In the end, I have not been hurt as Vox has, but I have been hurt by the relativistic, modernist, ecumenical spirit rampant in the modern Church and the schools. Simply growing up in Novus Ordo land, I was denied the fullness of our faith for a long time. The Novus Ordo was all I knew until recently. When you are denied something you have every right to – but your pastors and bishops don’t talk about it – that hurts. It is a different hurt than, say, abuse at the hands of Basilian priests. It is, I am finding, a more insidious variety. One that is doing damage long after it is planted, as evidenced by the recent screed against me. 
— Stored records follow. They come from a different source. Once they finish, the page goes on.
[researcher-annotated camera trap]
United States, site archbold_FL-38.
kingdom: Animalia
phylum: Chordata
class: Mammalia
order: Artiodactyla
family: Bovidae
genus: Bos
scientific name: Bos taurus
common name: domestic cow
It is true what they say: the insults have increased since the release of Summorum Pontificum. Will they end? I do not know. But what I do know is that attempts to clam people up often have the opposite effect. The blogger who wrote the screed against me and others like him would do well to remember that the next time they take issue with things people write. 

It is, frankly, uncharitable to ascribe things to people to which there is no proof.

As a final note, if I am some sort of living poison endangering the future of the traditionalist movement, let me say this. The traditionalist movement will not sustain on the pretty pictures of lace and the Consecration. It will sustain on what Catholics for ages past have done for their faith: defended it, decried heresies encroaching on it, and simply refuse to endorse anything that undermines said faith. I will gladly take that ‘poison’ rather than some placebo – it will get me to the Church Militant faster, at any rate.